* [Direction]: Translate this sentence from the abstract on hydrogen spectral lines into Spanish: "Total relative intensities along the series decrease less rapidly than expected."

* [Document text]:
::::::::::

Vacuum ultraviolet spectroscopic measurements of opacity on hydrogen resonance lines in the Maryland Centrifugal Experiment (MCX)
Abstract
Measurements of the shapes and relative intensities of n-to-1 Lyman-series vacuum-uv spectral lines from hydrogen in MCX are crucial to an understanding of the role of opacity in radiative transfer modeling. One goal is to measure decreasing line peak-to-wing intensity ratios for opacity and relative intensities along the series with increasing depth of view into the plasma. This represents somewhat an extension of previous MCX measurements ^1 of rotation velocity and atom temperature using Doppler shifts and widths, respectively, of n-to-2 Balmer lines in the visible. To date, line width measurements up to n=5 indicate opacity on each to a some degree, which suggests a neutral hydrogen density in the 10^14 cm-3 range consistent with recent electron density measurements using interferometry^2. Total relative intensities along the series decrease less rapidly than expected. They may be used to determine an electron temperature for comparison with the Balmer series, which currently indicate a value of ∼1 eV, lower than an atom temperature of 5-10 eV^1. ^1J. Ghosh, et al., Physics of Plasmas, v. 11, 3813 (2004). ^2C. Teodorescu, et al., abstract this conference.

::::::::::

* [Items]:
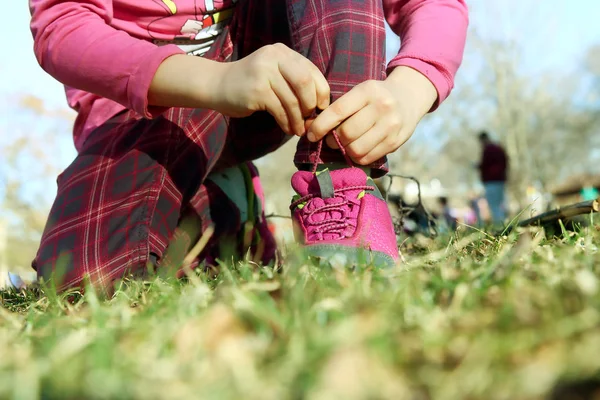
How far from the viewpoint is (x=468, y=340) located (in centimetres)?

::::::::::

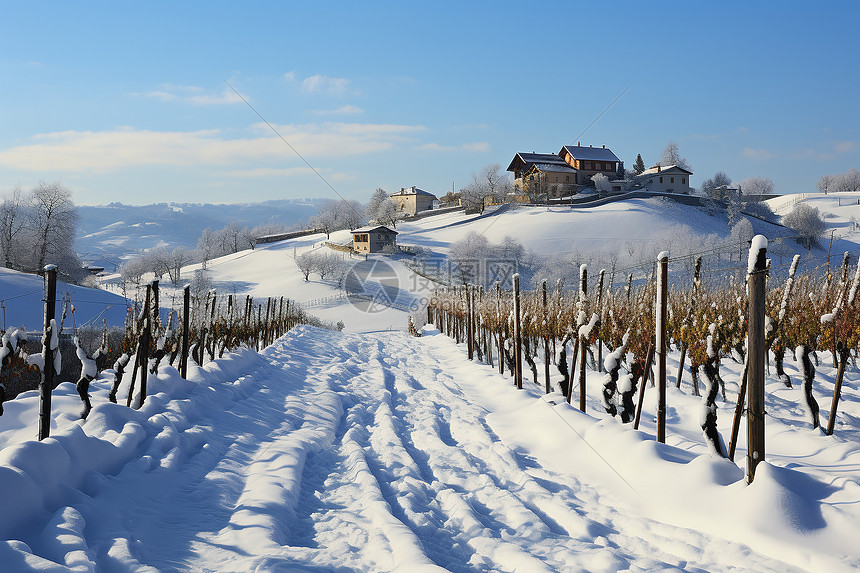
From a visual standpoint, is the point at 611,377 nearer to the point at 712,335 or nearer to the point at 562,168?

::::::::::

* [Problem solution]: Las intensidades relativas totales a lo largo de la serie disminuyen menos rápidamente de lo esperado.